Катя сё, и так с будильника до отбою,
Даже сына вон положили вчера в ЦИТО,
Не за ним хожу, полОматым, – за тобою.

<…>

(«Любовь», стр. 14)

Подчас специальные словечки готов проронить и сам автор, а не только персонаж; в другом стихотворении (стр. 15) читаем:

Глобализация – это когда Алёна пишет в аське,
Что бомбят вокзал.

Нет, нет, речь, разумеется, не идёт о каких-то специфически уральских говорах, однако мы наблюдаем ту подчас невероятную свободу языка, которую фактически сдерживает классика, которой противится сама идея классики.

Почему же так происходит? Литературная классика стремится быть эталоном, а значит, поневоле берёт на себя ту нормативно законодательную роль, которая многое отсекает в языке. Однако же на практике мы нередко наблюдаем иную картину, и то, что считается признанной классикой, подчас неизбежно содержит слова и вовсе фантастические. Например, в «Мёртвых душах» Гоголя фигурируют такие странные слова, как «пикендрас», «пикенция» и пр. Гоголь убедительно приписывает их употребление жителям уездного города, где разворачиваются события поэмы «Мёртвые души». И всё же эстетически смакует странные слова Гоголь, а не вымышленные люди. О цветистом (а значит, всё-таки эклектичном) слоге Гоголя пишет Белый в своей классической работе «Мастерство Гоголя». Но вот что происходит! – и «пикендрас», и «пикенция» обнаруживают свою странность на нормативном фоне, который у Гоголя латентно прослеживается (например, в форме речевой ритмики или виртуозного синтаксиса, т.е. в форме организованности языка), и вне оного фона колоритные или странные словечки просто лишились бы некоторой своей эстетической остроты и неожиданности. Значит, реальная природа классики предполагает сложную соотносительность подчас даже мифической (!), но всё-таки существующей нормы и авторской фантазии, которая может увести очень и очень далеко.

Если дело обстоит так, то приходится как-то прояснить соотношение двух вышеозначенных полюсов поэзии; этим и занимаются французские лингвисты. Поэтапно проясняя предмет, они замечают: «[…] коль скоро сама природа литературного творчества сводится к отклонению от языковых норм в рассмотренном выше значении, отклонение это становится нормой для литератора, пишущего так, как он должен писать, тщательно избегающего того, что характерно для нелитературных текстов». Становится окончательно неясно, где норма, а где отклонение. «Таким образом, именно отношение норма/отклонение, а не отклонение как таковое является главным для понятия стиля», – пишут авторы «Общей риторики» (не без некоторого даже интеллектуального коварства). «Следует заметить, – продолжают они, – что для произведений искусства характерно, в частности, то, что свою «индивидуальную» истину они выдают за истину абсолютную». Так что же является нормой искусства слова – проявление яркой творческой индивидуальности, обретающей статус властителя дум (и подобно Байрону диктующей литературную моду) или же исходная языковая данность (которую авторы «Общей риторики» называют «нулевой ступенью»)? Они же, пусть исподволь, отвечают на поставленный вопрос, вводя понятие «фигура мысли» (figures de pensees). К «фигуре мысли» относится или примыкает всё, что производит авторская личность, т.е. внеязыковая стихия (мысль не равна языку!), а к «нулевой ступени» относятся данные в распоряжение автору языковые данности, языковые нормы. Иначе говоря, мы имеем дело с демиургом, который занят преобразованием языка и сам в известной степени находится вне языка. Тогда «спор о терминах» (что нормально, а что не нормально?) прекращается сам собой и и/или переходит в неизбежную дискуссию о том, как авторское «я» воздействует на язык. И создаёт свой собственный язык. Или играет с «первичным» языком.

# # # #

ТРЕБОВАНИЯ: Продолжите рассуждение о норме и отклонении в языке литературы, начав сразу после его последнего предложения. Пункты с данными для этого задания не нужны.

Данные вопросов на пространственное мышление:

# # # #

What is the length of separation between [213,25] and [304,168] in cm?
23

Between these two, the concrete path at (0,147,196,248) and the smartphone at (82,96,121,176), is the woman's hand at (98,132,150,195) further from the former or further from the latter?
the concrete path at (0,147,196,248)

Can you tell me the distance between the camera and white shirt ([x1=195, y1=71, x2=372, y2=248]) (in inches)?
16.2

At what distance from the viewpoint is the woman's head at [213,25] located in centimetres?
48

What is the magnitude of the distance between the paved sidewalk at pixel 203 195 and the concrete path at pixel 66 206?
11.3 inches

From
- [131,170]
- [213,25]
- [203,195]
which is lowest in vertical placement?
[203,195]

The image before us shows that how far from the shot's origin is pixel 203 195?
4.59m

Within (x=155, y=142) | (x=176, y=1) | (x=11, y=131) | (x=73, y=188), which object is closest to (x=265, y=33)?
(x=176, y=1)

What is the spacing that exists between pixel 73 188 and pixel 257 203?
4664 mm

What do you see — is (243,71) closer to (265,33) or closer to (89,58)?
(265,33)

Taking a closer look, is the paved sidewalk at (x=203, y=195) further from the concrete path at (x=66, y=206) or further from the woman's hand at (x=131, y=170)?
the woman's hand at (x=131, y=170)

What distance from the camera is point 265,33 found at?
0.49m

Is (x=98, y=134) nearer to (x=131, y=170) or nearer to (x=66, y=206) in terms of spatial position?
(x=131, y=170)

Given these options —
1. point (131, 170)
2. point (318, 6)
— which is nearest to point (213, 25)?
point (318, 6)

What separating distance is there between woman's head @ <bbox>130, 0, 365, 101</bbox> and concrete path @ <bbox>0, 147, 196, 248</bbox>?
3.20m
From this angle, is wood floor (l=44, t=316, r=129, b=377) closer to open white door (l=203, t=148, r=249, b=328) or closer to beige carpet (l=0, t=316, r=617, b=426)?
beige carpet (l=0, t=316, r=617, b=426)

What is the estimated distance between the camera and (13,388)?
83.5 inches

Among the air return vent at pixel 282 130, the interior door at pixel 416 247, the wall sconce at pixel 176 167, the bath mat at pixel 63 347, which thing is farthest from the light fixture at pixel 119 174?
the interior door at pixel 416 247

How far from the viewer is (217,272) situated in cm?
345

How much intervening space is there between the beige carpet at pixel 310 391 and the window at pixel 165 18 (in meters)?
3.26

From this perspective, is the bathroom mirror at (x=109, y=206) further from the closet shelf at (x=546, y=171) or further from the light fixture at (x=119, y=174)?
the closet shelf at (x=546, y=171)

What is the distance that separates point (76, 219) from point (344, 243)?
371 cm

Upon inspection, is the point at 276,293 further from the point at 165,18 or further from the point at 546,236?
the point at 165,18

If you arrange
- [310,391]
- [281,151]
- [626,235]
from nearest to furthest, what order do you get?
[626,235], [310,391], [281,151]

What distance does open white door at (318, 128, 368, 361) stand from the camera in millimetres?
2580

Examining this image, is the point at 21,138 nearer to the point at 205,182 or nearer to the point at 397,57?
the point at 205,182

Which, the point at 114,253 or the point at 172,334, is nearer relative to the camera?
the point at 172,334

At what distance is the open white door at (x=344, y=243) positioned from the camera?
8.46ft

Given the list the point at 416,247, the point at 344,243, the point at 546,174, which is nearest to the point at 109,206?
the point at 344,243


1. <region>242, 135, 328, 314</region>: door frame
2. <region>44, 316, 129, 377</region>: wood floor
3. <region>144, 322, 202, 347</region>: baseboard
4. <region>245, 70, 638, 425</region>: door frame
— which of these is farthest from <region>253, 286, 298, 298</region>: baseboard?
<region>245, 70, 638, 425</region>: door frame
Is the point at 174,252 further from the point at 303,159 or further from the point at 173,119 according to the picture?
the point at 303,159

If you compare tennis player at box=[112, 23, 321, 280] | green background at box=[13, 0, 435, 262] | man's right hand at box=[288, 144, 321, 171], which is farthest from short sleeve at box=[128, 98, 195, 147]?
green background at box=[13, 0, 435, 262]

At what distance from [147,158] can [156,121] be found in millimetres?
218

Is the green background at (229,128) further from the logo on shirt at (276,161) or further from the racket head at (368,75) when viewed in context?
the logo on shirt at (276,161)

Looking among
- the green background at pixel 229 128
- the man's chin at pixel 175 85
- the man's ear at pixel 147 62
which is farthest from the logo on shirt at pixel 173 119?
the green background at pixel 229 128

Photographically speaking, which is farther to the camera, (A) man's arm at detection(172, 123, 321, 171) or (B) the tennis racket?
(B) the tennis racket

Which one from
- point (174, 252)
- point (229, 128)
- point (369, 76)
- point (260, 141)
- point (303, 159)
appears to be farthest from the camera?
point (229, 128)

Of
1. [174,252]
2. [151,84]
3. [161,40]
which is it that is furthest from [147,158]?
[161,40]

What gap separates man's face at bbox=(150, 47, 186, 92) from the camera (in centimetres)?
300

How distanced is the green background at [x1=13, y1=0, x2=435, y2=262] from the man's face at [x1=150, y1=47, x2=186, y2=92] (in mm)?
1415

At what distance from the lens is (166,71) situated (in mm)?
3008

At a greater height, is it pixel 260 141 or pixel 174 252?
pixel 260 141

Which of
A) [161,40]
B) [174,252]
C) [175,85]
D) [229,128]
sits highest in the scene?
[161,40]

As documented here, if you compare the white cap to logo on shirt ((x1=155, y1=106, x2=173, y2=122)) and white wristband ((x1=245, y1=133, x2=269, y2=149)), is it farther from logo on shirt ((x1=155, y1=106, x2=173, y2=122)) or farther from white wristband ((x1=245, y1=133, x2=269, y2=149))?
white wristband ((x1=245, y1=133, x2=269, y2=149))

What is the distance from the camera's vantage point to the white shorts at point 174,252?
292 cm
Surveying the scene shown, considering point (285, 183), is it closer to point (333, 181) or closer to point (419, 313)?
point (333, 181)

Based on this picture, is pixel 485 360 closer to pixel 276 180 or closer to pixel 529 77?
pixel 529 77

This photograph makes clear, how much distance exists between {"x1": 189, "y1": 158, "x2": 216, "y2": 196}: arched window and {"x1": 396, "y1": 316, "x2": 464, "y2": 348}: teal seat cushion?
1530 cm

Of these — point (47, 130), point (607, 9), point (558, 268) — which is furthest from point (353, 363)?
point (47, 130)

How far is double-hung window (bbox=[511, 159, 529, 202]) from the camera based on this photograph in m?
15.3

# # # #

ОТВЕТ К ЗАДАНИЮ:
В самом деле, будучи формально включены в контекст речи (т.е. в условный ряд), и баба Катя, и аська у Домрачевой являют собой не словарные данности (и уж тем более не штампы), но некие посторонние книжному языку, а оттого, несомненно, ещё более живые тела, вещи, стихии. Тогда возникают и буквально сыплются градом неизбежные вопросы. А зачем автору вообще языковое закрепление того, что и так несёт животрепещущий смысл? Случайно ли, например, то, что некоторые стихи книги «Лёгкие» помещены в виде репродукций (или отсканированных копий) текстов, написанных непосредственно «от руки»? И главное, какова системность соотношений мира и языка у Домрачевой? Нужен ли Домрачевой мёртвый мир каких-то книжных норм? Случайно ли одна из поэтических рубрик её книги называется «Граница мёртвого пространства»?.. Играет автор «Лёгких» с границей мёртвого и живого…

Попытка разгадок этой игры, попытка ответов (или единого ответа) неожиданно (и вместе с тем вполне ожидаемо) приводит на ум имя Иосифа Бродского. Sic! В данном случае приходится говорить не о прямых литературных заимствованиях из Бродского, не о цитатных перекличках, а о неких стихийных совпадениях, пересечениях, отчасти лежащих по ту сторону языка. Литературная и личная судьба Домрачевой связана с Уралом. Бродский, как известно, изведал судьбу ссыльного, побывал вдалеке от обеих столиц: «Я входил вместо дикого зверя в клетку…» В лице Бродского мы узнаём петербургского интеллигента, даже интеллектуала, волею судеб заброшенного в российскую глушь (а потом и вовсе переправленного за океан). Изгнанничество Бродского повлияло на его художественный имидж и художественный архетип. Бродский – поэт, который именно благодаря своему изгнанничеству обнаруживает вселенскую масштабность. В его личностном поле гражданина мира, гражданина вселенной утончённость петербургского интеллигента сопрягается с чертами поэтически обаятельной дикости, а нутряная естественность поэтического языка облагорожена утончённой интеллигентностью.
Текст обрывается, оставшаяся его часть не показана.